[start RECORDS SUPPLIED]

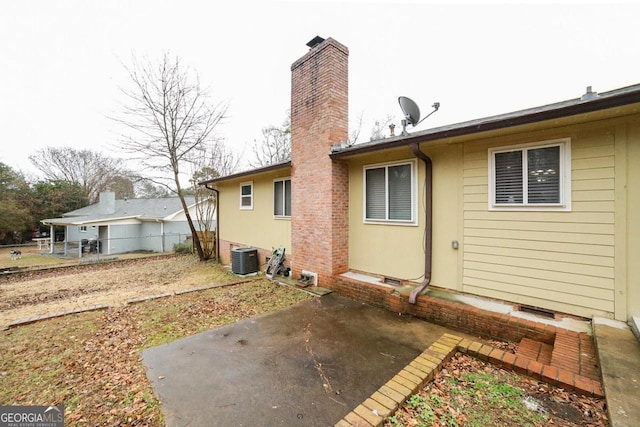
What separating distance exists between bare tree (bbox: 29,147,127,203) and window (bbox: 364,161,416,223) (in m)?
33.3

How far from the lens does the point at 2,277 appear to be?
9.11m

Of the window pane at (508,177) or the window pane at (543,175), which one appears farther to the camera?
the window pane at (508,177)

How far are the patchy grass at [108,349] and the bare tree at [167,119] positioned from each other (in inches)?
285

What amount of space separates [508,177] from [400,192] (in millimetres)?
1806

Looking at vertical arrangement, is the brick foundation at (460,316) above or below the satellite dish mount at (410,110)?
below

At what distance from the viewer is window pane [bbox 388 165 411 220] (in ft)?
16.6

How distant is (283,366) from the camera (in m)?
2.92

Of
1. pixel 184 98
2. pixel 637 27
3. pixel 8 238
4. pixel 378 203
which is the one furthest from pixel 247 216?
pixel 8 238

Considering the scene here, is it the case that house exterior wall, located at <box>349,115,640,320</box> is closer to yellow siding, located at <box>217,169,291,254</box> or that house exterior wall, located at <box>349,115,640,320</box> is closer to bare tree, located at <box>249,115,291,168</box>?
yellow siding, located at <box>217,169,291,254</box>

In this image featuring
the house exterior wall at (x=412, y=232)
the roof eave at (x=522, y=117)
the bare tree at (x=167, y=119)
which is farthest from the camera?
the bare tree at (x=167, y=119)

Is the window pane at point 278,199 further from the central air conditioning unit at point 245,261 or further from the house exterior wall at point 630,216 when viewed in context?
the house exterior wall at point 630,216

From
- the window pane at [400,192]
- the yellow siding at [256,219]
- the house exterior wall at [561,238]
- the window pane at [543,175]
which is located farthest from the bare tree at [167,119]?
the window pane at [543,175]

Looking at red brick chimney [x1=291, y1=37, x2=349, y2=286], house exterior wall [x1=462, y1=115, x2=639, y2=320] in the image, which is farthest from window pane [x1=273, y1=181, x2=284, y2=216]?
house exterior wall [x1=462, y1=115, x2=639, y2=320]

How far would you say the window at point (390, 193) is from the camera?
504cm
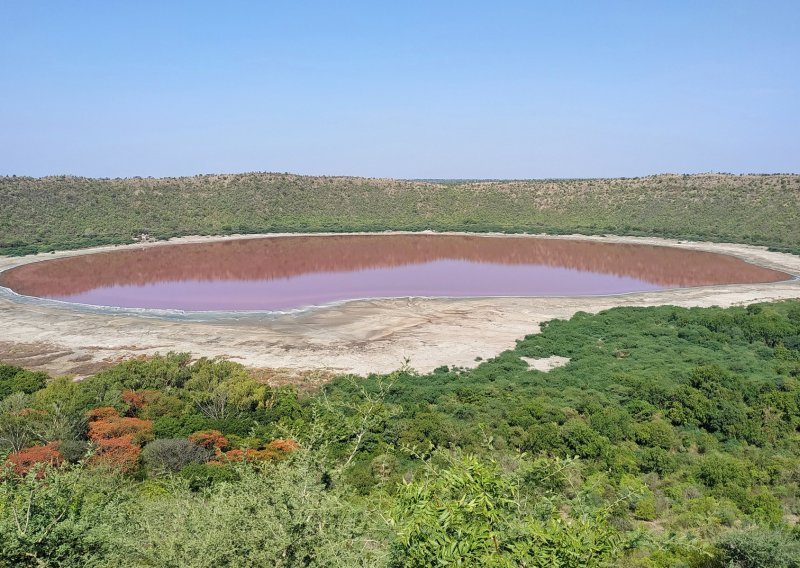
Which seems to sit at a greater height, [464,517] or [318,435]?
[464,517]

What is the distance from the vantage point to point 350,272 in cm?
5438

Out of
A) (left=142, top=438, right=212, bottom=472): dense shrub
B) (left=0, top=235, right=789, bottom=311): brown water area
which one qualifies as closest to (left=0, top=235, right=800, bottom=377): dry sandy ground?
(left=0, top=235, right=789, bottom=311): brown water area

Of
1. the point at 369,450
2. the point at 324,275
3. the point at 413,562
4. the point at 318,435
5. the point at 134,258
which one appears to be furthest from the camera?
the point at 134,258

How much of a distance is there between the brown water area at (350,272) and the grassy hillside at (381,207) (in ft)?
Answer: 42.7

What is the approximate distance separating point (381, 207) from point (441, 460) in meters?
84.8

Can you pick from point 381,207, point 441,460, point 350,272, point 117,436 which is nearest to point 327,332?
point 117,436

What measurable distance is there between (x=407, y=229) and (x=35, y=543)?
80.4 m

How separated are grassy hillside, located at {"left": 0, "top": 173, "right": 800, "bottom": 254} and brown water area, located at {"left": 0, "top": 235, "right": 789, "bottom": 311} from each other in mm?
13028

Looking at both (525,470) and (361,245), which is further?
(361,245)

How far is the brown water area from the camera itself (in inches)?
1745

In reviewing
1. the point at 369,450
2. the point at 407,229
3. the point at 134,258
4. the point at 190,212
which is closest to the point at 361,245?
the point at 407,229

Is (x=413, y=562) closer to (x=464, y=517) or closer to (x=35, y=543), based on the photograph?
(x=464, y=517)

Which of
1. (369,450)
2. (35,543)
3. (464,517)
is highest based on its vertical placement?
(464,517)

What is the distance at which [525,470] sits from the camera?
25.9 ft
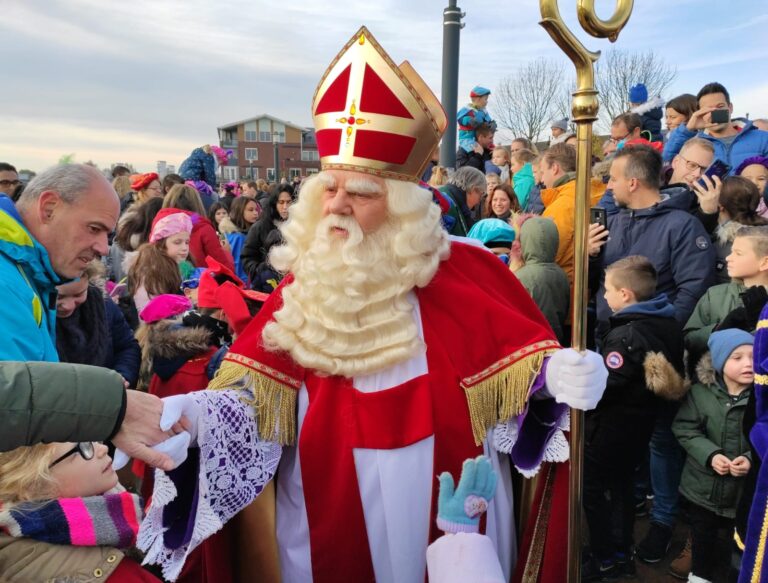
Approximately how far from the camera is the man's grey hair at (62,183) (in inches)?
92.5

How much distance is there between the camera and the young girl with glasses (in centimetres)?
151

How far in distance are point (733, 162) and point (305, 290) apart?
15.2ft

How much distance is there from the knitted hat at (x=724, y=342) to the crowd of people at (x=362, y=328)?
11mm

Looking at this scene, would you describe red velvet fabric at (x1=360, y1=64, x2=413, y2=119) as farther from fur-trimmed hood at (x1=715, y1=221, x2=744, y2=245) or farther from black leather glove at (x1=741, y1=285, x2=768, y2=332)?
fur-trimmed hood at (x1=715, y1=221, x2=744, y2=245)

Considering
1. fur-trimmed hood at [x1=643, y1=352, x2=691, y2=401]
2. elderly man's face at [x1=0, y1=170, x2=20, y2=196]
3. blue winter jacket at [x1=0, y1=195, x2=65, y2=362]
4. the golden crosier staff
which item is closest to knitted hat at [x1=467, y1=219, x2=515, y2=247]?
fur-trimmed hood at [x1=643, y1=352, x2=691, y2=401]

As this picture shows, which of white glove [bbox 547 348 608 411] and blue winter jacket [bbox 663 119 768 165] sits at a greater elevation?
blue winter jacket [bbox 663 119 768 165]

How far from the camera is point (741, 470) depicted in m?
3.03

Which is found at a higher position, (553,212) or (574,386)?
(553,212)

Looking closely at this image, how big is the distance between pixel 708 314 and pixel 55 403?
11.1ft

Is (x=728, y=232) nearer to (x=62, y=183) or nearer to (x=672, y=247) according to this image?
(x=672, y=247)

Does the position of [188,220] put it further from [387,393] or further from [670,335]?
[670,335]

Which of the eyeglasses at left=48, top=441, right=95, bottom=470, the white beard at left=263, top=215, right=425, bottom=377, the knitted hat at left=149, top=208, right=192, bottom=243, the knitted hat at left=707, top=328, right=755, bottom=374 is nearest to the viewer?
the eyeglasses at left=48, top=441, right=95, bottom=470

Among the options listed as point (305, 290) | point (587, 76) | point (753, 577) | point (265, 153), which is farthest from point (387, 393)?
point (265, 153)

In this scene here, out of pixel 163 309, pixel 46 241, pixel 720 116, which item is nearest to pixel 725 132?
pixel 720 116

[end RECORDS SUPPLIED]
[start RECORDS SUPPLIED]

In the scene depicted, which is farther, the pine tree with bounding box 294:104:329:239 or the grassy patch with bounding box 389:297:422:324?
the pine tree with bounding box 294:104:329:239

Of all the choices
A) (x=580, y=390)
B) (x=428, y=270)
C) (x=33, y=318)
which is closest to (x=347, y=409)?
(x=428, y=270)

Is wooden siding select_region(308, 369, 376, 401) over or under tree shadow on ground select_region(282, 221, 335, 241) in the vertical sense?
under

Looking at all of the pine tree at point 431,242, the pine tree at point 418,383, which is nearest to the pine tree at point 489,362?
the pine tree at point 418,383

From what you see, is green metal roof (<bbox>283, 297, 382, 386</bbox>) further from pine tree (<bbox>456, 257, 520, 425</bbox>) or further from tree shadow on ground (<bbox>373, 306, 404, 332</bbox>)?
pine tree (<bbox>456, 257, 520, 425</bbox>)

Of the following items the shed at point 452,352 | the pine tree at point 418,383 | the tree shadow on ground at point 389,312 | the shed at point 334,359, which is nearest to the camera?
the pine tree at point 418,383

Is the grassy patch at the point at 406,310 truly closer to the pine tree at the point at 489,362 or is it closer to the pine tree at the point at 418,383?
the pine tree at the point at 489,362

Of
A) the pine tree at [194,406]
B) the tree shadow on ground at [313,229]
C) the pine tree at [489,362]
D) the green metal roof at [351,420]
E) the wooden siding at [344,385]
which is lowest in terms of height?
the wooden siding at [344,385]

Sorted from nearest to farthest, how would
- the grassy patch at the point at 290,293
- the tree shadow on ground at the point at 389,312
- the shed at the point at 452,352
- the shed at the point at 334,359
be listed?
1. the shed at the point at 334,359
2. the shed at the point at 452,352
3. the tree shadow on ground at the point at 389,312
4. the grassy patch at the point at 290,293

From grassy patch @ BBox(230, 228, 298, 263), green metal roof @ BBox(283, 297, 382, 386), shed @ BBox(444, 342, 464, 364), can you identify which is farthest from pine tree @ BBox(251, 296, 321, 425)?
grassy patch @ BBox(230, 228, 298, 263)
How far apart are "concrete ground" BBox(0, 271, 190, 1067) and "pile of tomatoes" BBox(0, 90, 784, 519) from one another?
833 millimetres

[end RECORDS SUPPLIED]
[start RECORDS SUPPLIED]

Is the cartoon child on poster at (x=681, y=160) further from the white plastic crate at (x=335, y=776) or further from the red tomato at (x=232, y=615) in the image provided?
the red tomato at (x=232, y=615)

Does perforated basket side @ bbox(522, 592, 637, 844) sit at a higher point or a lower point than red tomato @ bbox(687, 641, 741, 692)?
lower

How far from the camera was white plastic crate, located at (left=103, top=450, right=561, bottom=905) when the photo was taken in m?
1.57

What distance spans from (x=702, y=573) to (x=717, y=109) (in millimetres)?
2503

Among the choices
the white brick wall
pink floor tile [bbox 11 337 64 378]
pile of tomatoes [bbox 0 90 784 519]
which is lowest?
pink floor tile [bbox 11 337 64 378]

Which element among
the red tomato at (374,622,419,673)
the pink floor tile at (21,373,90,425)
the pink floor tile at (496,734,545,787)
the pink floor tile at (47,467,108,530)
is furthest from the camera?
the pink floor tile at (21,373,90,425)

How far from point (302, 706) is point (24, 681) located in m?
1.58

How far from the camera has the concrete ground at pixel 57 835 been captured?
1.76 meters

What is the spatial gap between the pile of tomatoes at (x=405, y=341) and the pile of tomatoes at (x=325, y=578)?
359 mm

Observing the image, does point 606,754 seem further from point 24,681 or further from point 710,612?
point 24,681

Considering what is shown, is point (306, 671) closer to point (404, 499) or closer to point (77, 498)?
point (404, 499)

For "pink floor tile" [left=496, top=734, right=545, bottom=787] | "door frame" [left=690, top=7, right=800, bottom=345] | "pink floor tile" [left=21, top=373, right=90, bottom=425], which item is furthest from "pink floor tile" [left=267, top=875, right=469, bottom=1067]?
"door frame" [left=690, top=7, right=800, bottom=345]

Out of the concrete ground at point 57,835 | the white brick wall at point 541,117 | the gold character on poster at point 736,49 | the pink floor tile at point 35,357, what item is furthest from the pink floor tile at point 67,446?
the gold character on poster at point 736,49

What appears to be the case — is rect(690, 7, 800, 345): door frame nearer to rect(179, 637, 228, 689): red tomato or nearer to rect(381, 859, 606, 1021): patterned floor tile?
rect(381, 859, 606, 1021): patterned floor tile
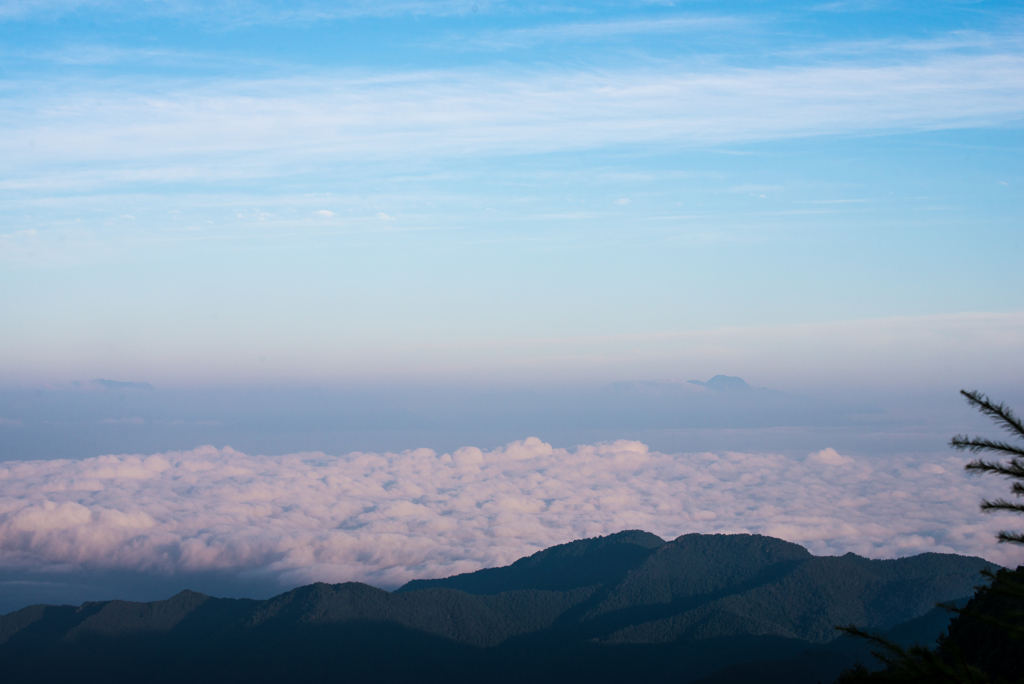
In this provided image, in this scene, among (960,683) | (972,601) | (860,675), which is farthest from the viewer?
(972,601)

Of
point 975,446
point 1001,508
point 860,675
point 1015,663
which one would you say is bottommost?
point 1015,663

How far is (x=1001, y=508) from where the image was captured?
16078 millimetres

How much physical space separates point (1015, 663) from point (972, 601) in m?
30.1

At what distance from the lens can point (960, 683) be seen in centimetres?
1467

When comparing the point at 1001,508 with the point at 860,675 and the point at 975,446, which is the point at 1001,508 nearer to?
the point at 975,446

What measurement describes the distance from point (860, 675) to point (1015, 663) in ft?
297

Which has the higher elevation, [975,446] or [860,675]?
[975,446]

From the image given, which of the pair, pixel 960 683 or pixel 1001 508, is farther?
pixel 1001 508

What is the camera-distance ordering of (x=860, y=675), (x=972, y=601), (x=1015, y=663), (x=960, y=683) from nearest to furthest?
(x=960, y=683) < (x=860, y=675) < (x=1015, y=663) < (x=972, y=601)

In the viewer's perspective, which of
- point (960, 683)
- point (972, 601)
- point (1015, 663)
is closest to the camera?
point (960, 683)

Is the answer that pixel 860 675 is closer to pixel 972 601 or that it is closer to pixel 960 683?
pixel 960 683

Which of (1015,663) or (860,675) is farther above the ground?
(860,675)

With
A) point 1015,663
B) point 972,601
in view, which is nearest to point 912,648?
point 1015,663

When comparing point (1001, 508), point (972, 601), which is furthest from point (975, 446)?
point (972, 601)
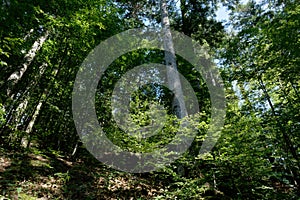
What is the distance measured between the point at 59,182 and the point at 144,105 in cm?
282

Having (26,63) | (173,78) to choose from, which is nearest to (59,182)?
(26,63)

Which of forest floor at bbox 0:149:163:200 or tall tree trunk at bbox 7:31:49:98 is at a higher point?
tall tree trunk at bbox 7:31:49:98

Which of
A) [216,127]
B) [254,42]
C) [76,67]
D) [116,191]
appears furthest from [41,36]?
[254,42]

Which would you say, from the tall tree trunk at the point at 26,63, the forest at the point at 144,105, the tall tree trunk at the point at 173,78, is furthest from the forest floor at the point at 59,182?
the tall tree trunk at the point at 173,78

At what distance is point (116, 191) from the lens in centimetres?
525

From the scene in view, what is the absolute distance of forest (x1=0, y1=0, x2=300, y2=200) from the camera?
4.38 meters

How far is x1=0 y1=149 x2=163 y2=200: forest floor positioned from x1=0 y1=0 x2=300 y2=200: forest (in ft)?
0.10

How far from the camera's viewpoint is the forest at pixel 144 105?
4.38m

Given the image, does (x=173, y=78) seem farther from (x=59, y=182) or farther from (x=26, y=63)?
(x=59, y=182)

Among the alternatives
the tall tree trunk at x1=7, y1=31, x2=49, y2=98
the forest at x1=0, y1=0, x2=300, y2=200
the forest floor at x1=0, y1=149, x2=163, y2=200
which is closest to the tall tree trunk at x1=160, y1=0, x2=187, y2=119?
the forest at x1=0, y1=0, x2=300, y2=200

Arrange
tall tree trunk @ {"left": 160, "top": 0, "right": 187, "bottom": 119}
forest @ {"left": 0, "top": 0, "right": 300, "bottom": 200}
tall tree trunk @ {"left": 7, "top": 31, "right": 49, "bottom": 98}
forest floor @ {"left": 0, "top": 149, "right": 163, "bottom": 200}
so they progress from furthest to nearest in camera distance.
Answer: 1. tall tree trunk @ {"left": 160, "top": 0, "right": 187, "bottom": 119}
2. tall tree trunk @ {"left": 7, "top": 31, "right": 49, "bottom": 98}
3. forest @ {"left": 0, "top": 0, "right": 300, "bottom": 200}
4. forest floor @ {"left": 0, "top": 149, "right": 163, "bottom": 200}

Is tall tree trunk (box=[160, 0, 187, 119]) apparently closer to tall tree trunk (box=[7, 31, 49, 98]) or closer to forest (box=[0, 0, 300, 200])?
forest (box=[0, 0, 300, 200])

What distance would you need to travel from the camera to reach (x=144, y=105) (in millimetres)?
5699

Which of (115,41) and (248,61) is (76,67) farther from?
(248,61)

[end RECORDS SUPPLIED]

» **PROBLEM DESCRIPTION**: Gather every line of the items above that contains the string "crate", copying each one in full. Case counts.

» **SOLUTION BELOW**:
Is the cartoon child on poster at (x=681, y=160) further from the white plastic crate at (x=335, y=776) or further from the red tomato at (x=232, y=615) in the image provided?
How far from the camera was white plastic crate, located at (left=103, top=450, right=561, bottom=905) when the photo was taken in m?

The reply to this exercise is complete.